We use the interface function run to ask for substitutions that satisfy the relation under study; moreover, nouns relation, goal and predicate are equivalent notions and denotes the same concept in the rest of this presentation.

Primitive goals

The two primitive goals succeed and fail denote truth and falsehood in classic logic, respectively.

succeed

Asking for all substitutions that satisfy the succeed relation yields a tautology, namely any substitution works:

>>> run(succeed)
[Tautology]

fail

On the other hand, there is no substitution that satisfies the fail relation:

>>> run(fail)
[]

Goal ctors

Before introducing goal constructors we show how a logic variable is represented when it doesn’t get any association:

>>> rvar(0)
▢₀

where class rvar builds a reified variable providing an integer, namely 0, to track the variable’s birthdate.

fresh

It is a goal ctor that introduces new logic variables, namely variables without associations, according to the plugged-in lambda expression, which receives vars and returns a goal.

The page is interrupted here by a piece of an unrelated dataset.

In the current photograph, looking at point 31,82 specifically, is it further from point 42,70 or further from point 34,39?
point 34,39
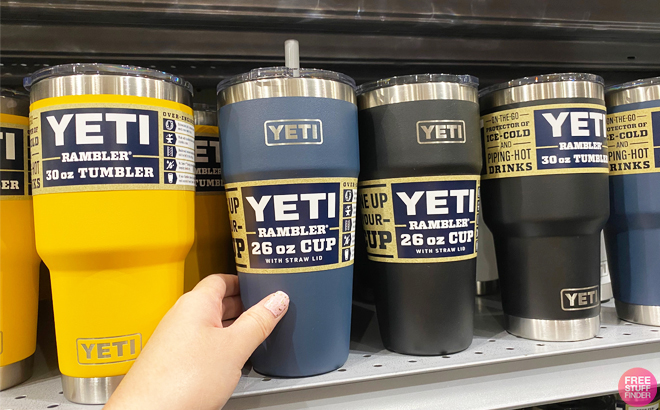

Consider the following query where the variable q is introduced fresh:

>>> run(fresh(lambda q: succeed))
[▢₀]

since the returned goal is succeed and var q doesn’t get any association, it remains fresh in the list of values, result of the whole run invocation, that satisfy the goal fresh(lambda q: succeed).

As particular case, it is possible to plugin a thunk, namely a lambda expression without argument:

>>> run(fresh(lambda: succeed))
[Tautology]

at a first this could look useless but it is of great help for the definition of recursive relations as we will see in later examples (it is an instance of η-inversion, formally).

unify

It is a goal ctor that attempts to make two arbitrary objects equal, recording associations when fresh variables appears in the nested structures under unification. Here we show two simple examples of unification, the first succeeds while the second doesn’t:

>>> run(unify(3, 3))
[Tautology]
>>> run(unify([1, 2, 3], [[1]]))
[]

On the other hand, things get interesting when fresh variables are mixed in:

>>> run(fresh(lambda q: unify(3, q)))
[3]
>>> run(fresh(lambda q: unify([1, 2, 3], [1] + q)))
[[2, 3]]
>>> run(fresh(lambda q: unify([[2, 3], 1, 2, 3], [q, 1] + q)))
[[2, 3]]

When two fresh vars are unified it is said that they share or co-refer:

>>> run(fresh(lambda q, z: unify(q, z)))
[▢₀]
>>> run(fresh(lambda q, z: unify(q, z) & unify(z, 3)),
...     var_selector=lambda q, z: q)
[3]

disj

It is a goal ctor that consumes two goals and returns a new goal that can be satisfied when either the former or the latter goal can be satisfied:

>>> run(succeed | fail)
[Tautology]
>>> run(fail | fresh(lambda q: unify(q, True)))
[Tautology]
>>> run(fresh(lambda q: fail | fail))
[]
>>> run(fresh(lambda q: unify(q, False) | unify(q, True)))
[False, True]

conj

It is a goal ctor that consumes two goals and returns a new goal that can be satisfied when both the former and the latter goal can be satisfied:

>>> run(succeed & fail)
[]
>>> run(fail & fresh(lambda q: unify(q, True)))
[]
>>> run(fresh(lambda q: unify(q, 3) & succeed))
[3]
>>> run(fresh(lambda q: unify(q, False) & unify(q, True)))
[]
>>> run(fresh(lambda q: fresh(lambda q: unify(q, False)) &
...                     unify(q, True)))
[True]

Facts and recursive relations

In order to represent facts we introduce the conde goal ctor, which is defined as a combination of conjs and disjs and we show how to write recursive relation, possibly satisfied by a countably infinite number of values.

conde

The following simple example resembles facts declaration in Prolog:

>>> run(fresh(lambda q: conde([unify(q, 'orange'), succeed],
...                           [unify(q, 'lemon'), fail],
...                           [unify(q, 'pear'), succeed],
...                           [unify(q, 'apple'), succeed])))
['orange', 'pear', 'apple']

η-inversion

Let us define a relation that yields countably many 5 objects; in order to do that, the usual solution is to write a recursive definition. However, we proceed step by step, adjusting and learning from the Python semantic of argument evaluation at function-call time. Consider the following as initial definition:

>>> def fives(x):
...     return unify(5, x) | fives(x)
...
>>> run(fresh(lambda x: fives(x)))
Traceback (most recent call last):
...
RecursionError: maximum recursion depth exceeded while calling a Python object

Exception RecursionError is raised because in the body of function fives it is required to evaluate fives(x) in order to return a disj object, but this is the point from were we started, hence no progress for recursion.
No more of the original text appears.